Choose appraisal tools and explain use:

• Risk of Bias and Grade the Strength of Evidence — evaluating how reliable each study is and how strongly it supports the device’s safety and performance.
• Device-Specific Appraisal Criteria — considering factors such as user training requirements, relevance of the chosen comparator, and whether the data represents the current generation of the device.

Step 9 — Equivalence strategy (if you plan to rely on equivalent device data) #

If claiming equivalence, document and justify:

• Technical comparison table (design, materials, software, energy, etc.)
• Biological comparison (materials in contact, contact duration, leachable)
• Clinical comparison (indication, population, performance metrics)

Evidence access statement (confirm you have sufficient access to competitor technical/clinical data)
Red flag: If you cannot access competitor technical data, equivalence is weak — plan confirmatory data instead.

Step 10 — Identify evidence gaps & define required new data #

Using the appraisal, list gaps:

• Missing endpoints, insufficient population representation, poor-quality studies
• For each gap: choose action — use PMCF, run a feasibility/pivotal study, collect registry data, or perform a targeted PMCF study

Deliverable: Evidence gap register with assigned owners and timelines.
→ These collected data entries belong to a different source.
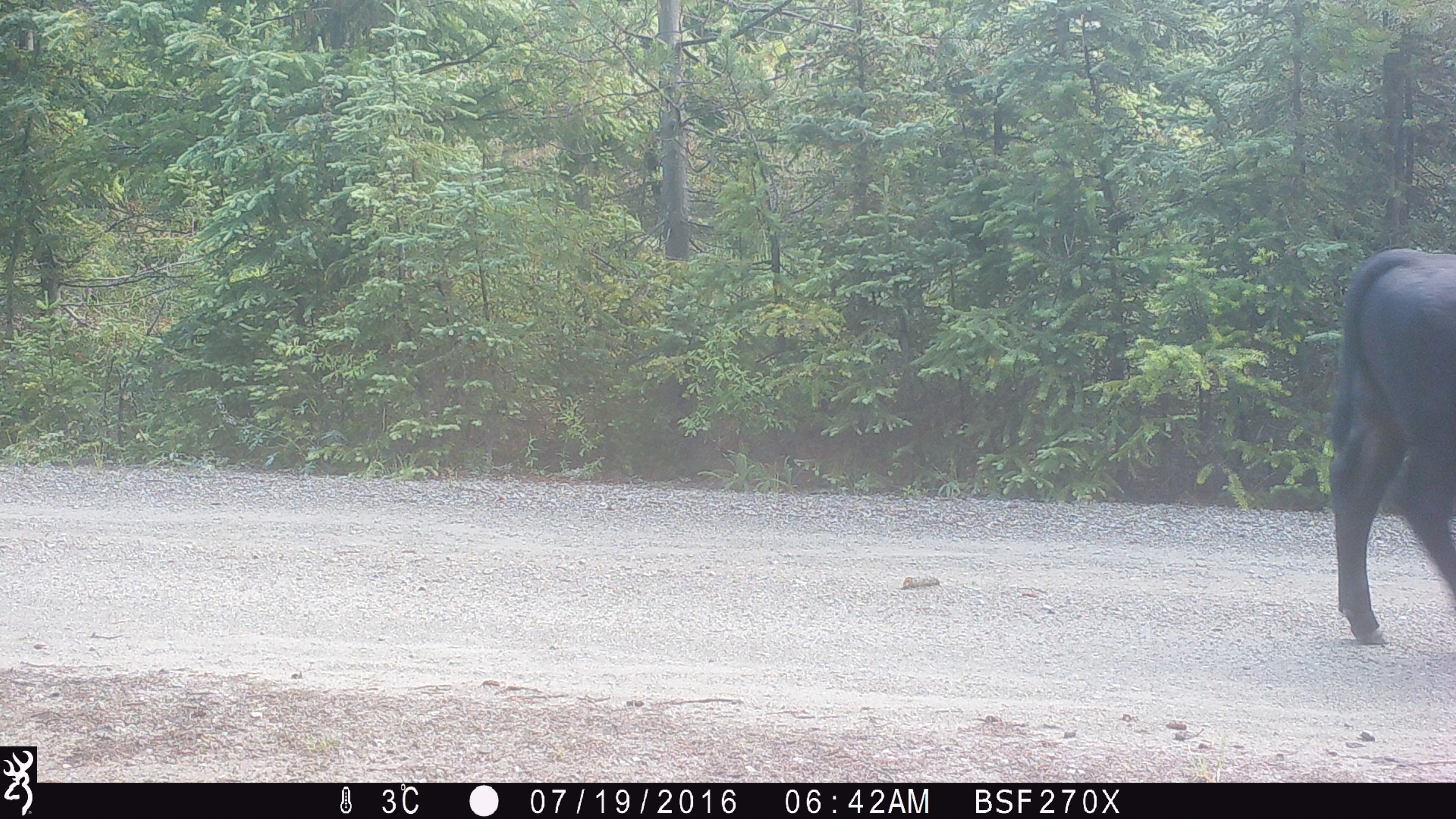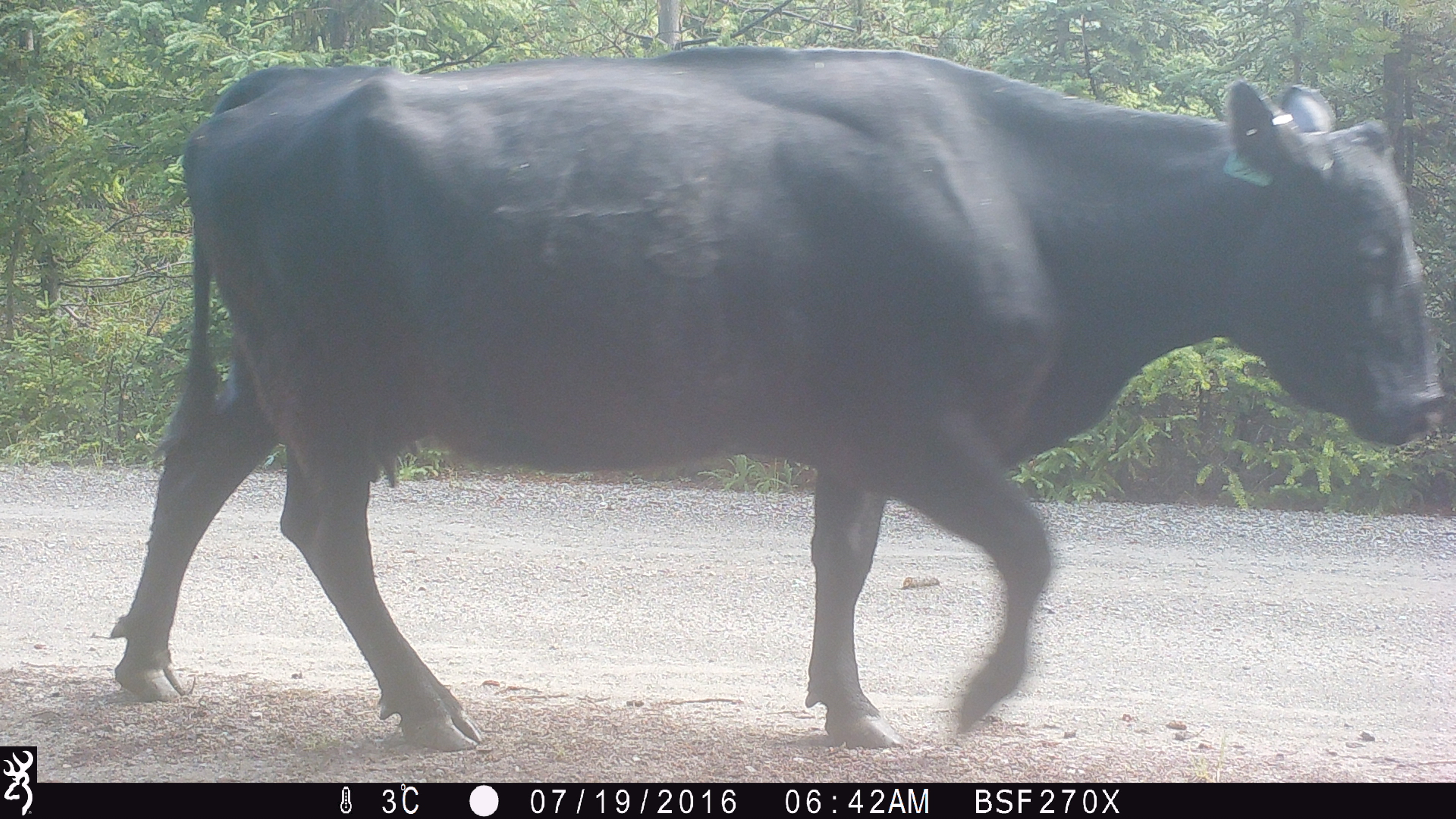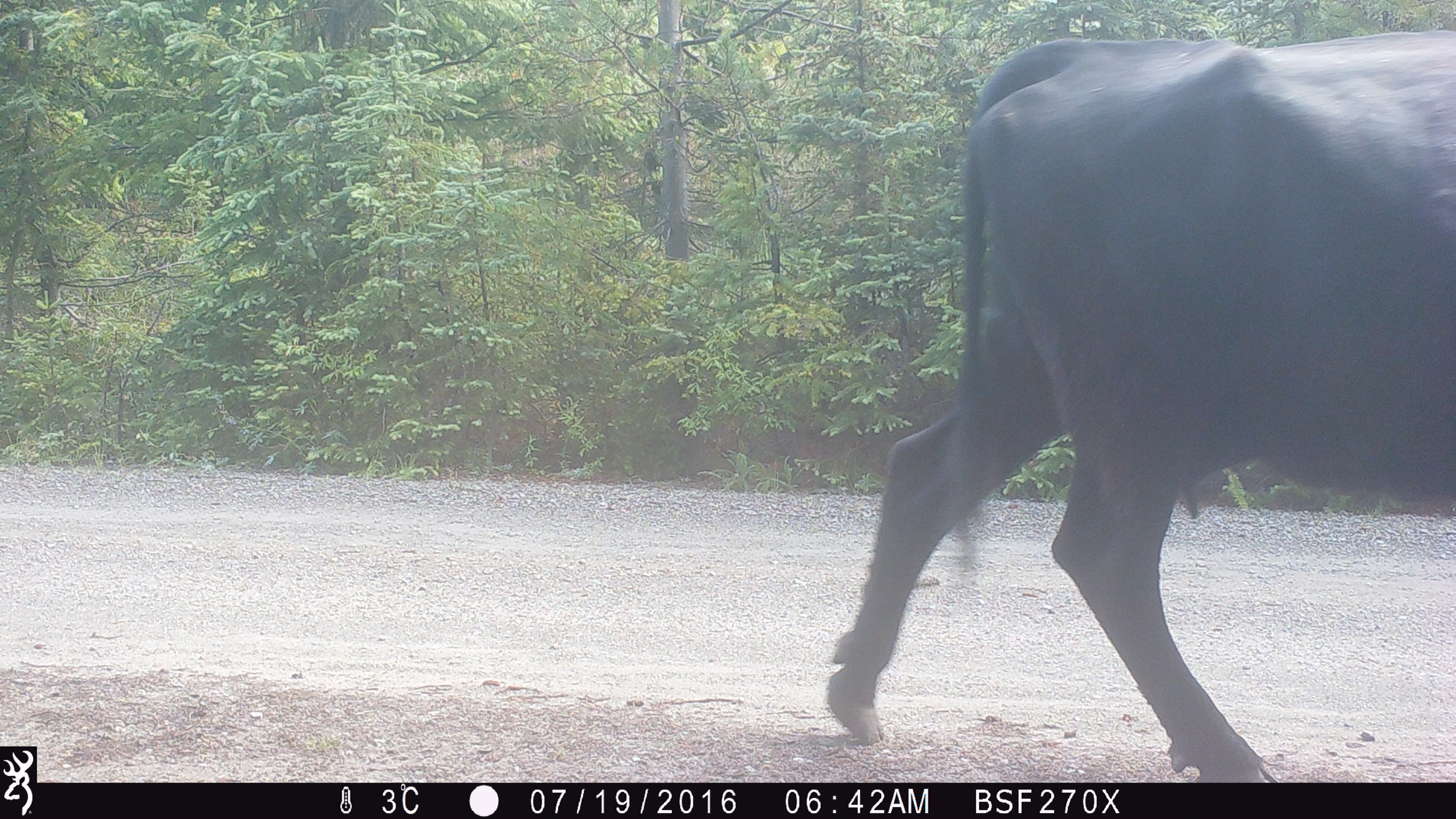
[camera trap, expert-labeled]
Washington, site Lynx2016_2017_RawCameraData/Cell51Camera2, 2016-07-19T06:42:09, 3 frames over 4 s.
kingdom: Animalia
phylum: Chordata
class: Mammalia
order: Artiodactyla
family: Bovidae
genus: Bos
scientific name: Bos taurus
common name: domestic cattle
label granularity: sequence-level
Step 11 — Clinical Development Plan (CDP) #

The CDP outlines the staged progression of clinical activities as required by EU MDR Annex XIV—from exploratory studies (bench, usability, early feasibility) to confirmatory pivotal investigations and finally PMCF. Each stage includes predefined milestones and acceptance criteria (e.g., feasibility safety thresholds, pivotal study endpoint success). This structured approach ensures the device demonstrates safety, performance, and a favourable benefit-risk profile before market approval and continuously after the market placement.
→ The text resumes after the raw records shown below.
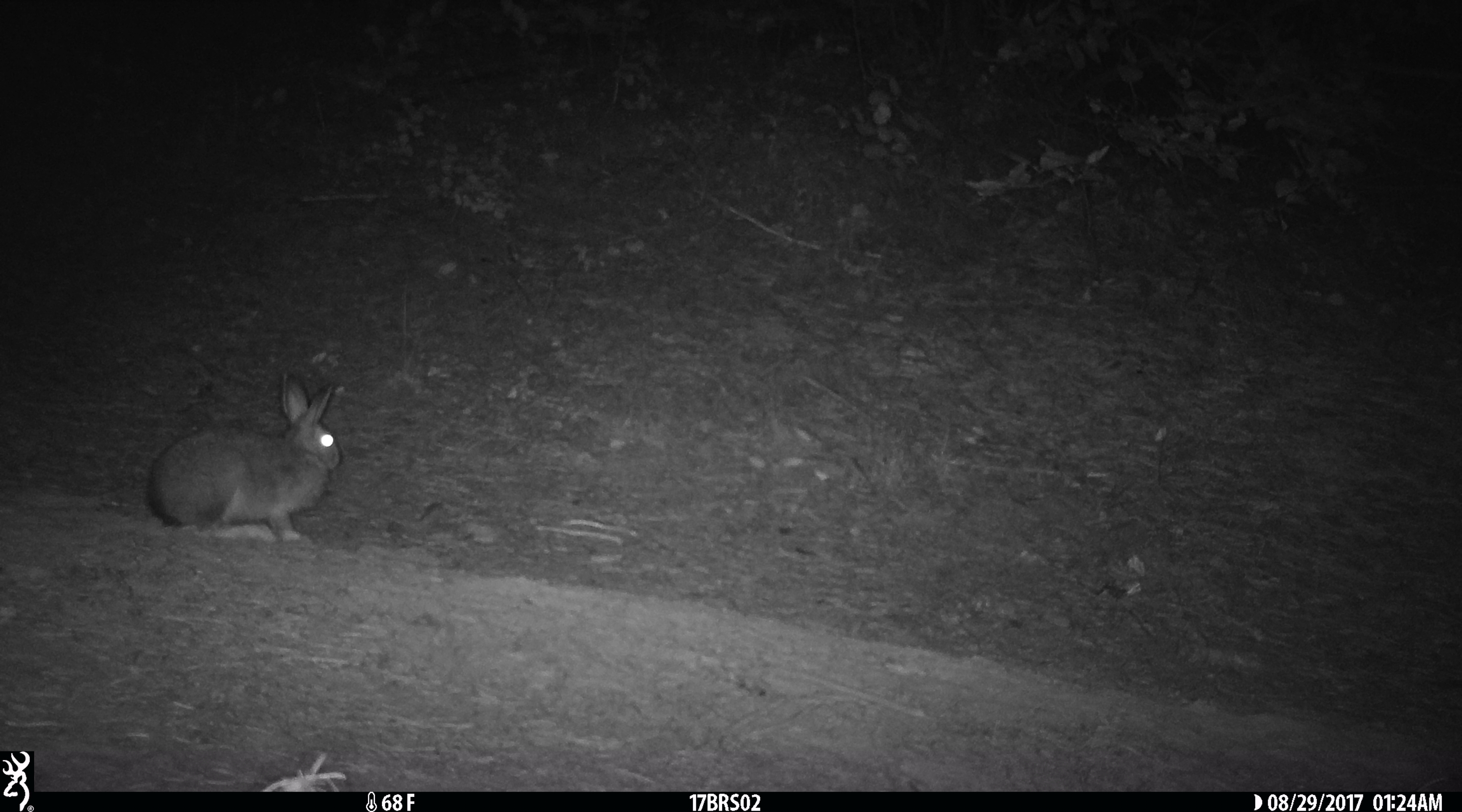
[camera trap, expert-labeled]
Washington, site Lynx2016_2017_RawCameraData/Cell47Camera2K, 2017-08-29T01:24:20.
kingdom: Animalia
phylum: Chordata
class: Mammalia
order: Lagomorpha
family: Leporidae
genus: Lepus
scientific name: Lepus americanus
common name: snowshoe hare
Lepus americanus (snowshoe hare). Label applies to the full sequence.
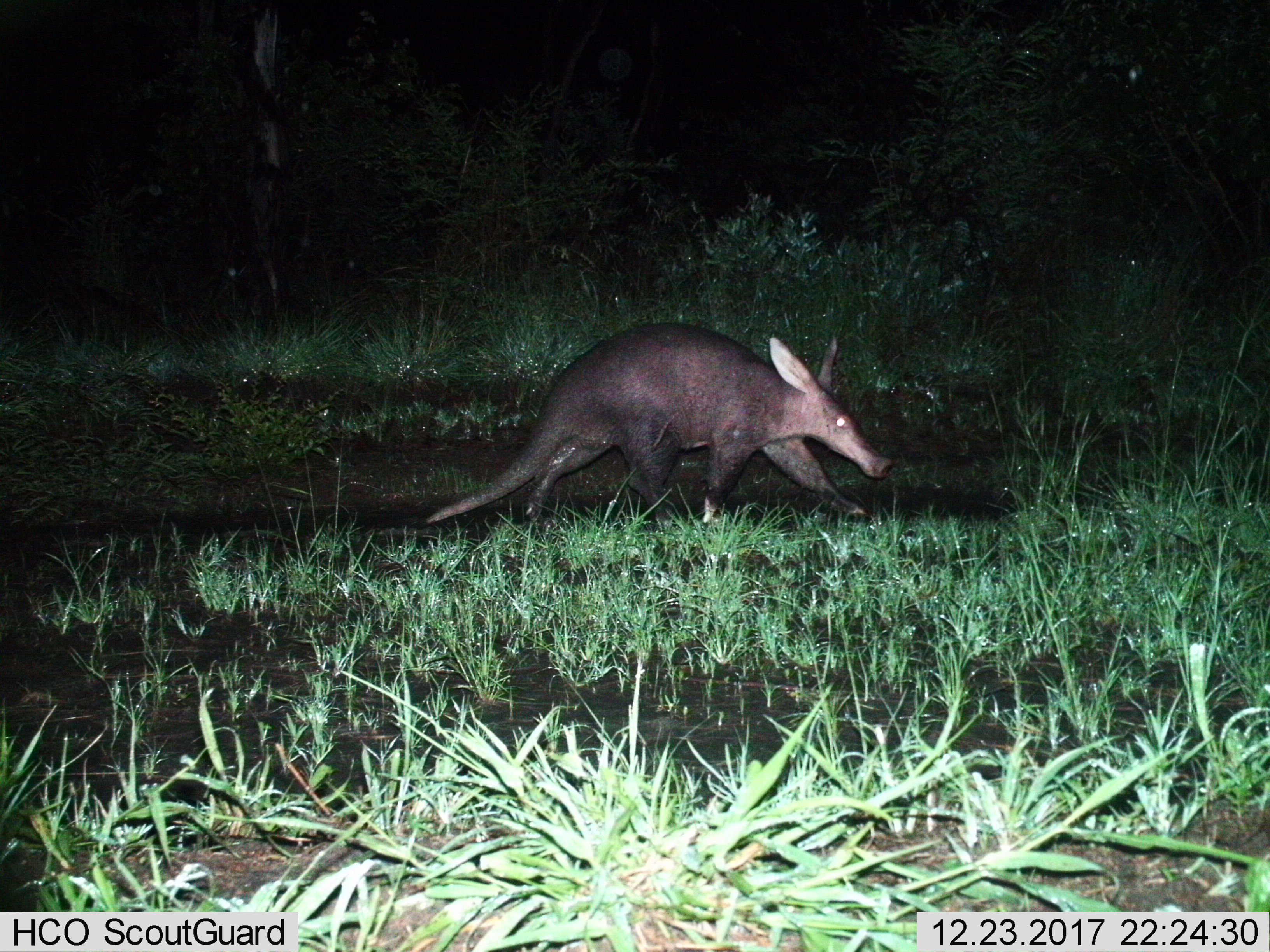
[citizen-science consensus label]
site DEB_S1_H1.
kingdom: Animalia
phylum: Chordata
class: Mammalia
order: Tubulidentata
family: Orycteropodidae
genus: Orycteropus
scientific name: Orycteropus afer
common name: aardvark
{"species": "aardvark (Orycteropus afer)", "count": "1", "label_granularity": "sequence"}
Step 12 — Safety assessment methods (qualitative & quantitative) #

Define how you will measure safety:

• Qualitative: complaint review, usability findings, case reports, HF analyses
• Quantitative: Adverse event rates per device-exposure, incidence per 1000 uses

Link to risk management (ISO 14971): residual risks and evaluation thresholds

Step 13 — PMCF / PMPF (Post-Market Clinical/Performance Follow-up) plan details #

Specify:

• PMCF/PMPF objectives (confirm performance, detect rare AEs, long-term outcomes)
• Study designs (prospective registry, cohort, retrospective data mining)
• Sample size rationale, endpoints, follow-up duration, data collection tools
• Triggers for escalation (e.g., AE rate above threshold) and acceptance criteria

Why: PMCF is required unless justified otherwise — and is mandatory for many high-risk devices.
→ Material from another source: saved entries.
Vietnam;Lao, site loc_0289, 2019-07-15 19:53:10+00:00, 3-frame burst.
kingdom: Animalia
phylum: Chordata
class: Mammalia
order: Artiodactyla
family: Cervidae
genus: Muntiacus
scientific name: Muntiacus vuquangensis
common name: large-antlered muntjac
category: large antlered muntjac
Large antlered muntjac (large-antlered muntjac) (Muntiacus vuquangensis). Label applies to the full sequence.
Step 14 — Roles, responsibilities & governance #

Define:

• CEP owner and authorship chain
• Multidisciplinary review team (Clinical, RA, QA, R&D, Biostatistics)
• Approval process & version control
• Frequency of review (e.g., annually or sooner if new data emerges)

Deliverable: Responsibility matrix.

Step 15 — Integration with other QMS elements #

Ensure links to:

• Risk Management File (RMF) - trace residual risks → clinical evidence
• PMS system - use vigilance and complaint data as clinical evidence sources
• Technical Documentation - place CER and CEP in TDF
• Labelling & IFU - ensure consistency with intended purpose and claims

Why: Regulators check traceability across documents.

Step 16 — Reporting & documentation standards (MDCG 2020-13 alignment) #

Final outputs: CEP, CER (or PER for IVDs), PMCF plan and updates
Specific Requirements Under MDR vs IVDR

Conclusion #

A well-designed CEP is critical for ensuring EU MDR/IVDR compliance and demonstrating that your device is safe, effective, and supported by solid scientific and clinical evidence. By following this structured approach—aligned with EU MDR/IVDR Annex XIV, Annex XIII, MEDDEV 2.7/1 Rev.4, and MDCG 2020-13—manufacturers can produce a robust, audit-ready CEP that withstands scrutiny from Notified Bodies.